I would like this query to return a single column called LogDetailsAmount. If a record is "Qualified" using the criteria I gave above, then its LogDetailsAmount value would be the LogDetailsAmount.Amount of the LogDetailsAmount struct that matched. Otherwise, if a record is not qualified, its LogDetailsAmount value should be 0.00.

My best attempt thus far is:

SELECT
    CASE
        WHEN EXISTS (SELECT 1
                     FROM finlog AS fl
                     LATERAL VIEW OUTER EXPLODE(fl.LogDetails) AS ld
                     WHERE ld.ControlId = fl.ClientControlNumber
                       AND ld.Label = "ACTIVE")
            THEN (SELECT ld.Amount
                  FROM finlog AS fl
                  LATERAL VIEW OUTER EXPLODE(fl.LogDetails) AS ld
                  WHERE ld.ControlId = fl.ClientControlNumber
                    AND ld.Label = "ACTIVE"
                  LIMIT 1)
            ELSE 0.00
    END AS LogDetailAmount
FROM
    finlog AS fl;

I think I'm close but something is off.

All (and I mean all) values for the LogDetailAmount field are coming back as the same value: -0.95. The query returns millions of results.

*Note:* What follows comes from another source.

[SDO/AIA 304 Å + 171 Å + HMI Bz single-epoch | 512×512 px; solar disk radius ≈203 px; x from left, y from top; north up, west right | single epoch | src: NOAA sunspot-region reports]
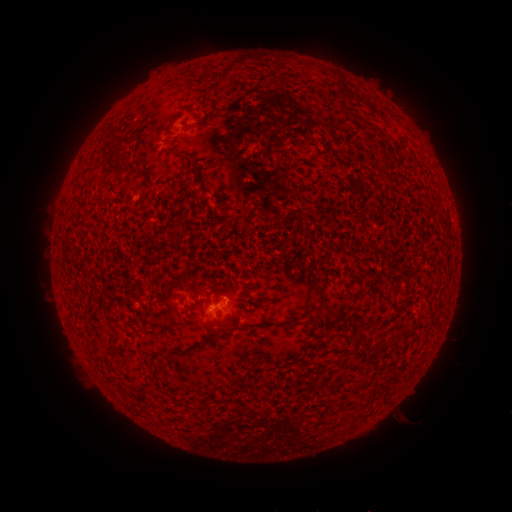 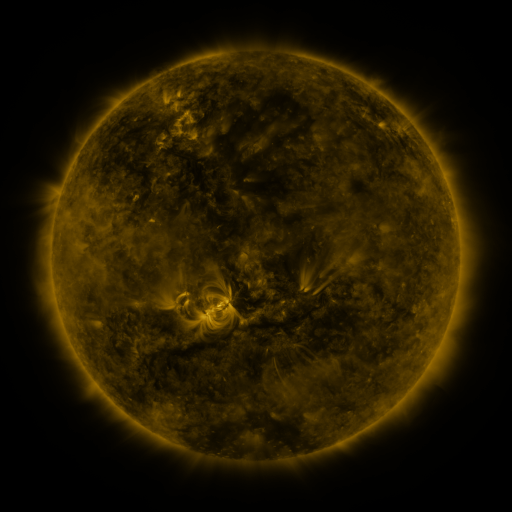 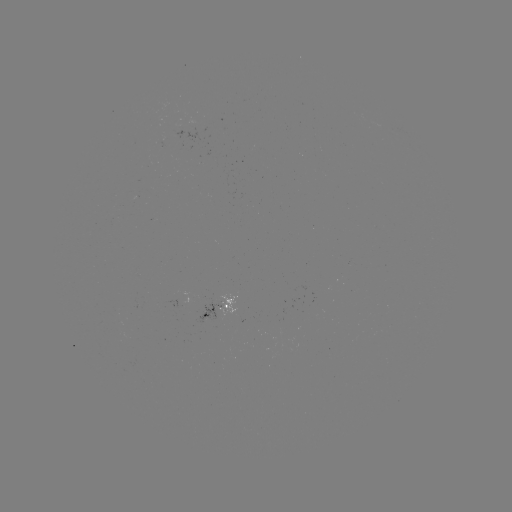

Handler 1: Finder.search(spotted active region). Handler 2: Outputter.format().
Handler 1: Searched spotted active region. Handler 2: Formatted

I wonder if I'm matching against the same record and somehow just copying-n-pasting the same result over and over again, instead of doing the matching on a row-by-row basis?


Solution

  • I have tried your Query and I see same results as you said:

    %sql
    SELECT
        CASE
            WHEN EXISTS (SELECT 1
                         FROM finlog AS fl
                         LATERAL VIEW OUTER EXPLODE(fl.LogDetails) AS ld
                         WHERE ld.ControlId = fl.ClientControlNumber
                           AND ld.Label = "ACTIVE")
                THEN (SELECT ld.Amount
                      FROM finlog AS fl_inner
                      LATERAL VIEW OUTER EXPLODE(fl_inner.LogDetails) AS ld
                      WHERE ld.ControlId = fl_inner.ClientControlNumber
                        AND ld.Label = "ACTIVE"
                        LIMIT 1)
                ELSE 0.00
        END AS LogDetailAmount
    FROM
        finlog AS fl;
    

    Results:

    LogDetailAmount
    55.00
    55.00
    55.00
    55.00
    

    I tried the below query: In the below query joining on a derived table that includes rows with the 'ACTIVE' label. These rows are then spread out into individual records using the OUTER EXPLODE function. Using left join all rows finlog table will be included in the output, even if there is no match in the derived table.

    %sql
    SELECT 
       CASE 
           WHEN ld_active.ControlId IS NOT NULL AND ld_active.Label = 'ACTIVE' 
           THEN ld_active.Amount 
           ELSE 0.00 
       END AS LogDetailAmount 
    FROM 
       finlog AS main_fl 
       LEFT JOIN 
          (SELECT 
              fl.AccountNumber, 
              ld.Amount, 
              ld.ControlId, 
              ld.Label 
           FROM 
               finlog AS fl 
               LATERAL VIEW OUTER EXPLODE(fl.LogDetails) AS ld
           WHERE 
               ld.Label = 'ACTIVE'
          ) AS ld_active 
          ON main_fl.AccountNumber = ld_active.AccountNumber 
             AND ld_active.ControlId = main_fl.ClientControlNumber;
         
    

    Results:

    LogDetailAmount
    55.00
    45.00
    50.00
    20.00
    0.00
    
    • In the CASE Statement checking the conditions within the WHEN and ELSE clausesstrong text to determine the value of LogDetailAmount. If ld_active.ControlId is not null, and ld_active.Label is 'ACTIVE', then LogDetailAmount is set to ld_active.Amount. If the conditions are not met, it sets LogDetailAmount to 0.00.
    • FROM Clause specifing the source table as finlog with the alias main_fl.
    • Left join with a derived table (ld_active) that contains rows exploded from LogDetails where the label is 'ACTIVE'. The join condition ensures that the rows are matched based on AccountNumber and ControlId.
    • Derived Table (ld_active) using LATERAL VIEW OUTER EXPLODE to explode the LogDetails array into separate rows for each struct. The WHERE clause filters the rows where the label is 'ACTIVE'.
    • ON Clause specifing the join conditions, linking the main_fl table with the ld_active derived table based on AccountNumber and ControlId.